Kelson leads Isla to an early and painless death. A new life has replaced her soon to end one. Spike climbs one of Kelson's towers to lovingly place his mother's skull upon the altar of memory. Instead of peace, they are attacked by the Alpha who has been dogging their trail. Spike does fight him off, saving Kelson, and leaves with the new baby. He leaves her, now named Isla for his mother, at the gate, with a note to his father, before returning to the mainland. Spike's journey is not over; he has yet to find meaning in his fruitless quest to save his mother, in continued existence, despite bringing new life to his island.
The movie comes to a close with Spike fleeing a pack of infected, only to be saved by a very very odd bunch of survivors. Dressed in track suits, bouncing about and cackling like baboons, these are the Jimmy's, surviving youth who follow a now grown young boy from the movie's preamble (no, I did not recap that). They invite Spike to join.

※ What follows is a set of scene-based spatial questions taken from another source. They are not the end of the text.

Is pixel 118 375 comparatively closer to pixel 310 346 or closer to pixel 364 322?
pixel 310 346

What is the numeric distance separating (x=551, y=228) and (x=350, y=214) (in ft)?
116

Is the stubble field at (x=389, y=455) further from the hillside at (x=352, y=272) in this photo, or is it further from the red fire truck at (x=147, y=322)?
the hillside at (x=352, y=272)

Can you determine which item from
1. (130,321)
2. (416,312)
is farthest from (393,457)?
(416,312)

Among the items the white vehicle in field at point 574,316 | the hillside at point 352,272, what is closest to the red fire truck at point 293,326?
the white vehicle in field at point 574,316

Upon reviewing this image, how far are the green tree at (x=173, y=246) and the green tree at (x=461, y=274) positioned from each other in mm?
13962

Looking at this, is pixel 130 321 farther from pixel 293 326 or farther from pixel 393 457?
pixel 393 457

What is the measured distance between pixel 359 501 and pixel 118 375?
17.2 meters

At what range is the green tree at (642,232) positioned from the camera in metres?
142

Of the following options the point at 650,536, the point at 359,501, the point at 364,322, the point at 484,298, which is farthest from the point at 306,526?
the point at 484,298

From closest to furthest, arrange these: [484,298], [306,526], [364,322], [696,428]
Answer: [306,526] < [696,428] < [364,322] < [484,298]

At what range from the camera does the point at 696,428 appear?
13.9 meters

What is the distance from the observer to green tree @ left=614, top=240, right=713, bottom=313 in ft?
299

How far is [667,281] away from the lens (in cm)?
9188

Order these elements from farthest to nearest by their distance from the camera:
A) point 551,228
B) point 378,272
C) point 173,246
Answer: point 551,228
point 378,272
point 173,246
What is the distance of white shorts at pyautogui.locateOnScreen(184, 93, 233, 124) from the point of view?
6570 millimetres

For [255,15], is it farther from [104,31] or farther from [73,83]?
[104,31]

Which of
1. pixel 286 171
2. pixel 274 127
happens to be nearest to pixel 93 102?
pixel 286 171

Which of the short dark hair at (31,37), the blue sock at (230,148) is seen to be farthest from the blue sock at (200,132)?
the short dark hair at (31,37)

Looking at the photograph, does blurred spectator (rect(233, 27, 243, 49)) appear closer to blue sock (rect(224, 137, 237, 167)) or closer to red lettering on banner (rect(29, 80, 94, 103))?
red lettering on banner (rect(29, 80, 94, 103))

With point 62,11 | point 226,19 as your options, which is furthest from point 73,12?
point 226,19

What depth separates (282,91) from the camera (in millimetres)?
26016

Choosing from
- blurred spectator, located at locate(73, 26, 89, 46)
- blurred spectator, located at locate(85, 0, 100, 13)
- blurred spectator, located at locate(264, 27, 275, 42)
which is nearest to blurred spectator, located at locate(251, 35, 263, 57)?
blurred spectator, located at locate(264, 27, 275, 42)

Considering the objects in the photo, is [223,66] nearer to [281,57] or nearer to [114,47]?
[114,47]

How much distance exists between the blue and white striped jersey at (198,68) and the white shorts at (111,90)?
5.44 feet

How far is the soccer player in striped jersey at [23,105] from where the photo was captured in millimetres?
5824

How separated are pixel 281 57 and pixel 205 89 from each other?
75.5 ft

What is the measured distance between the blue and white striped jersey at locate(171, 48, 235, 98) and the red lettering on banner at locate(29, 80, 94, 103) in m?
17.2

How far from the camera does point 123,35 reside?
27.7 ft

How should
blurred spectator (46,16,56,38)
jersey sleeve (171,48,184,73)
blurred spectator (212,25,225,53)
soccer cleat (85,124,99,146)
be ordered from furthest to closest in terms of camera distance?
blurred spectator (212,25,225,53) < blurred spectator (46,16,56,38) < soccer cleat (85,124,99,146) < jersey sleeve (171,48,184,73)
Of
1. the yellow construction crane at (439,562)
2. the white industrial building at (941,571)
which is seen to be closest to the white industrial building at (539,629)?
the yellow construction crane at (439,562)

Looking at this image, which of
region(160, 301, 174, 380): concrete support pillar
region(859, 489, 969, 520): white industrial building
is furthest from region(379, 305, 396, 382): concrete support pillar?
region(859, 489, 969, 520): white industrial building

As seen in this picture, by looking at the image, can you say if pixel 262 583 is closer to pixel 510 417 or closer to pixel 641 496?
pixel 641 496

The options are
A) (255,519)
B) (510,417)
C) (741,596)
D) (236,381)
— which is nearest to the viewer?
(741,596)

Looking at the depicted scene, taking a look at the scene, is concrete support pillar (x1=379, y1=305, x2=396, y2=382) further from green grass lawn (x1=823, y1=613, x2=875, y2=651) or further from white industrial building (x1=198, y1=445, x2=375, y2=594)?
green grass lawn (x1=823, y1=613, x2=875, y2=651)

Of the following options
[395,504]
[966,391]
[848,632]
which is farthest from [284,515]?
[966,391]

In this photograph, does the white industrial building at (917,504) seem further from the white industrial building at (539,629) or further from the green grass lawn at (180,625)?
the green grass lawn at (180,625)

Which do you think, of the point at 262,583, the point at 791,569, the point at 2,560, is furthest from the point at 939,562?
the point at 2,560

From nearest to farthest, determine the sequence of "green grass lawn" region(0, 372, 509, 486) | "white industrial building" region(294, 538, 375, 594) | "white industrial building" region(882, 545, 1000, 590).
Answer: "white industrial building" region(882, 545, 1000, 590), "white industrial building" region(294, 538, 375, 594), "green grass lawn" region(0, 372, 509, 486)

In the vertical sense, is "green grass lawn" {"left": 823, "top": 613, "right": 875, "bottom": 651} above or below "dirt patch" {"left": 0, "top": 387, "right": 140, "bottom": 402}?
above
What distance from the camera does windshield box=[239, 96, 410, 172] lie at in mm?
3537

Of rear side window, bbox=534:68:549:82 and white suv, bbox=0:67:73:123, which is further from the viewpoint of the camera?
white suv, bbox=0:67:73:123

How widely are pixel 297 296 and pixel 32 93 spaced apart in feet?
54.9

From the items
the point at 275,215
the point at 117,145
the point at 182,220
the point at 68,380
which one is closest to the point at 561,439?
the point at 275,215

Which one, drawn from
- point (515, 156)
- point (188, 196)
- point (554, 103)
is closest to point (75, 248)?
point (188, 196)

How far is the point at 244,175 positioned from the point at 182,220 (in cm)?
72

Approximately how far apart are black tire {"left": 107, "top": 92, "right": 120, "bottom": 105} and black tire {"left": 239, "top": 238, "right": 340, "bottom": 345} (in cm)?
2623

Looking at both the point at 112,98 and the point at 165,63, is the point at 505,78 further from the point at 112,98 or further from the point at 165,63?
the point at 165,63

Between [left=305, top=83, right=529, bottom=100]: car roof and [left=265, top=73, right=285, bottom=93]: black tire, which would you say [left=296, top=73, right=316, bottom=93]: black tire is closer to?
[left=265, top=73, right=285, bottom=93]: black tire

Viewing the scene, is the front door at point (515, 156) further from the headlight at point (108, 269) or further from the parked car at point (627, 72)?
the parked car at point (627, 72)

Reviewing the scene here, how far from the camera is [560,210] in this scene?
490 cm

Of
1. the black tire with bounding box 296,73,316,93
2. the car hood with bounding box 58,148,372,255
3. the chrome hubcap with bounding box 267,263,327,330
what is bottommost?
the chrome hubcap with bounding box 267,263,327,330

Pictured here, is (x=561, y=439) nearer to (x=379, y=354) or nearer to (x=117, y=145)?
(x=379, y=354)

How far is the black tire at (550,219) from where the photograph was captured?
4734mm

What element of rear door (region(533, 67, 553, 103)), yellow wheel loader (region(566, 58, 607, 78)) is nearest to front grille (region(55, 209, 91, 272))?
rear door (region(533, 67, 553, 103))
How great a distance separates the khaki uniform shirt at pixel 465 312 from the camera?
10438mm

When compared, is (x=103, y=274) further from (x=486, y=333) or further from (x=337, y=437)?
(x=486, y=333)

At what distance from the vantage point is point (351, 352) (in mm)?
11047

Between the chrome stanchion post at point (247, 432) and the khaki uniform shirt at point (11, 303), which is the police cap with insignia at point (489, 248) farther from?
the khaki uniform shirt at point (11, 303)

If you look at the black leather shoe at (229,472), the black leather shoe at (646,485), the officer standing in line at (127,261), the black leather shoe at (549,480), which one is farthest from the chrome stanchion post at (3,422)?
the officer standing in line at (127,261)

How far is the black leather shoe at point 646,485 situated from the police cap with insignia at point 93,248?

What the what? This almost-coda, doesn't give us any closure to this movie without much resolution. Like Spike, we are left wondering what was the point of it all, why introduce all this post-apocalypse world, why give us hints of memories of the past, but... leave it all hanging. The first two movies, more the first, successfully had endings, survivors getting away. Spike did get away, but the movie not being all about survival hinted that there should be more.
Oh, there was. In another movie.
This is an odd little/big movie. Its the most po-ap of the trilogy, the most packed with (new) world building, which always catches my eye. It is about survival, but its not. It has hints of beauty, but is mostly horror. The design of the movie, shot all with unsophisticated cameras, like iPhones and GoPro's and drones, is fascinating, but not sure it lent a whole lot to the experience. I liked what I got, but until I got that surprising exposure to the next movie I was not sure of the why of it all. Now, I am more than a little intrigued.